Fast Food Now Viewed as a ‘Luxury’ by Many Americans, Survey Finds

A significant portion of those surveyed, or 63 percent, believe fast food should be cheaper than cooking at home.

AP Photo/Keith Srakocic, file
The price of a McDonald's Big Mac has risen some 10 percent since President Biden took office. AP Photo/Keith Srakocic, file

Fast food was once fast and cheap. Now, though, it’s just fast … sometimes.

A new survey has found that 78 percent of consumers now consider fast food to be a “luxury” purchase due to the rising costs of meals. The survey, conducted by LendingTree using nonprobability sampling, highlights the growing financial strain on many Americans.

Of that 78 percent, half indicated that they view fast food as a luxury because of their financial struggles. This sentiment is particularly strong among Americans earning less than $30,000 a year, with 71 percent of this group agreeing. Similarly, 58 percent of parents with young children and Gen Zers also expressed similar sentiments.

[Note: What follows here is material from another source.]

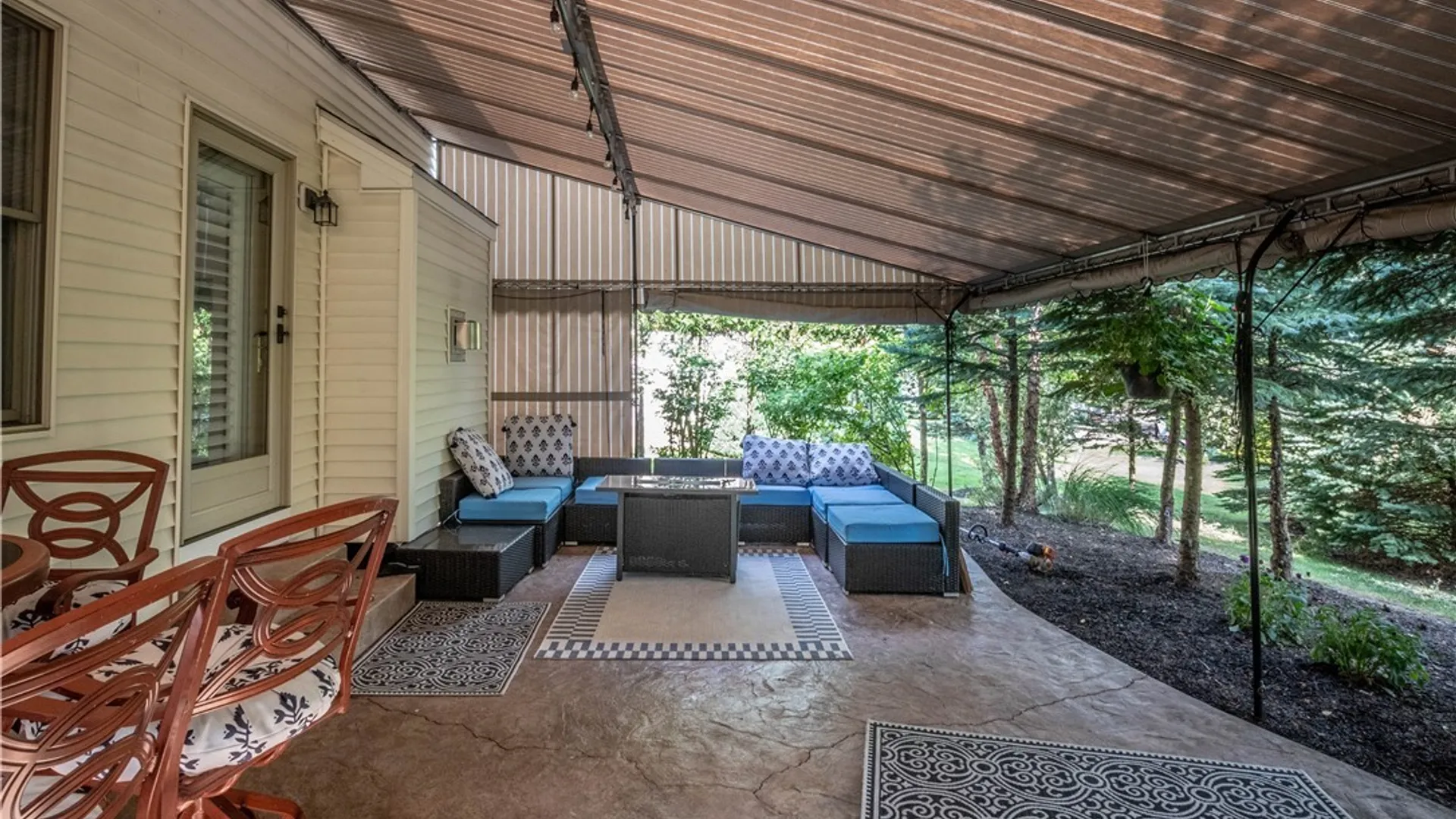 Property at 8059 Laurel Park Ln, Clarence, NY 14051 35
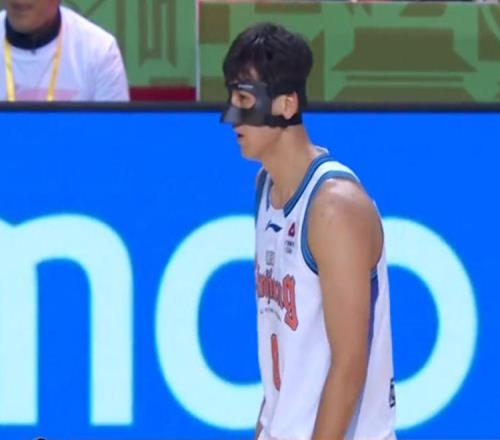 活久见！罚球三不沾葬送大好局面，疆迷评论区炸锅：是职业球员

Despite America’s longstanding love affair with fast food, the majority of respondents reported reducing their consumption due to high prices. The findings show that while three out of four Americans typically eat fast food once a week, 62 percent are now doing so less frequently because of the cost.

A significant portion of those surveyed, or 63 percent, believe fast food should be cheaper than cooking at home. However, 75 percent argue that this is no longer the case. Nearly half of Americans, or 46 percent, say that a meal at a fast-food restaurant costs about the same as one at their local sit-down restaurants, and 22 percent claim that fast food is actually more expensive.

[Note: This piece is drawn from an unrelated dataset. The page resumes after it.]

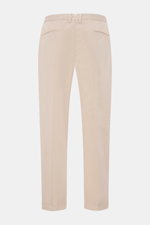 Santaniello Chino 'Arsenio' beige, knöchellang, softem Baumwoll-Twill, einfache Bundfalte, paspelierte Taschen, Rückansicht, Tapered Fit.
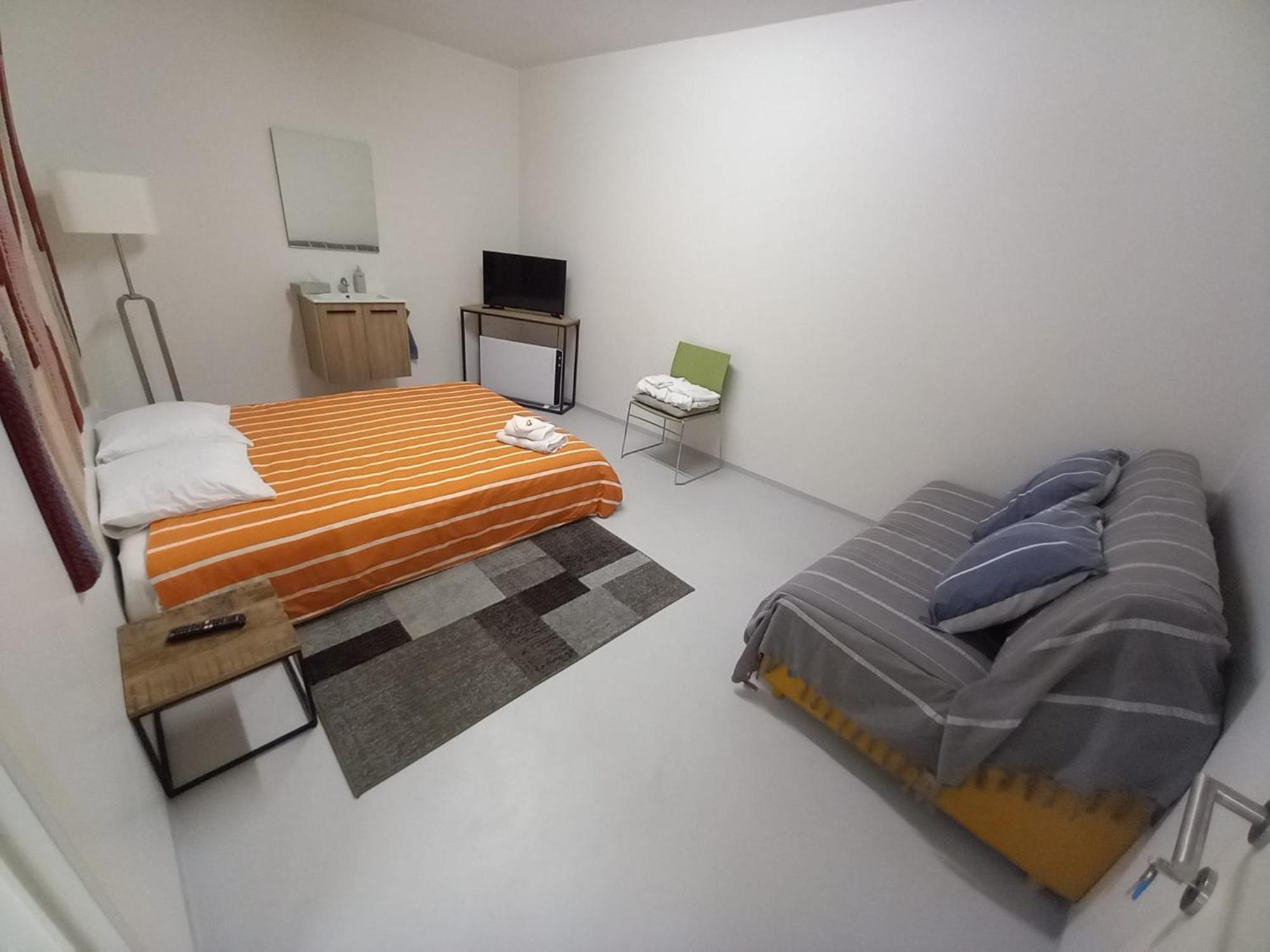 Chez Jean-Claude Chambre 4 Personnes Вавр Экстерьер фото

Price hikes in the fast-food sector have notably outpaced inflation in recent years. Data from the Federal Reserve Bank of St. Louis shows that the cost of fast-food meals has surged by 41 percent since 2017, compared to a 35.9 percent rise in the consumer price index, Fox Business reports.

Dan O’Donnell, a columnist for the free-market think tank the MacIver Institute, wrote in a blog post that prices for basic items like McDonald’s cheeseburgers and Chick-fil-A nuggets have risen as much as 200 percent in less than five years. He highlighted the adverse effects these increases have on lower- and middle-class families who are primary consumers of fast food, Fox reported.

“Fast food patrons are generally lower-income earners — many with young children — who rely on a quick, affordable meal before soccer practice or a band concert,” Mr. O’Donnell wrote. “When prices at these restaurants spike from $35-$40 for a family meal to $65-$70 in just a few years, those families either have to sacrifice a night out or extend themselves just a little further to afford it.”

The LendingTree survey also found that when looking for an easy, inexpensive meal, 56 percent of respondents prefer making food at home. The trend is becoming more common as people seek to mitigate the cost-of-living crisis.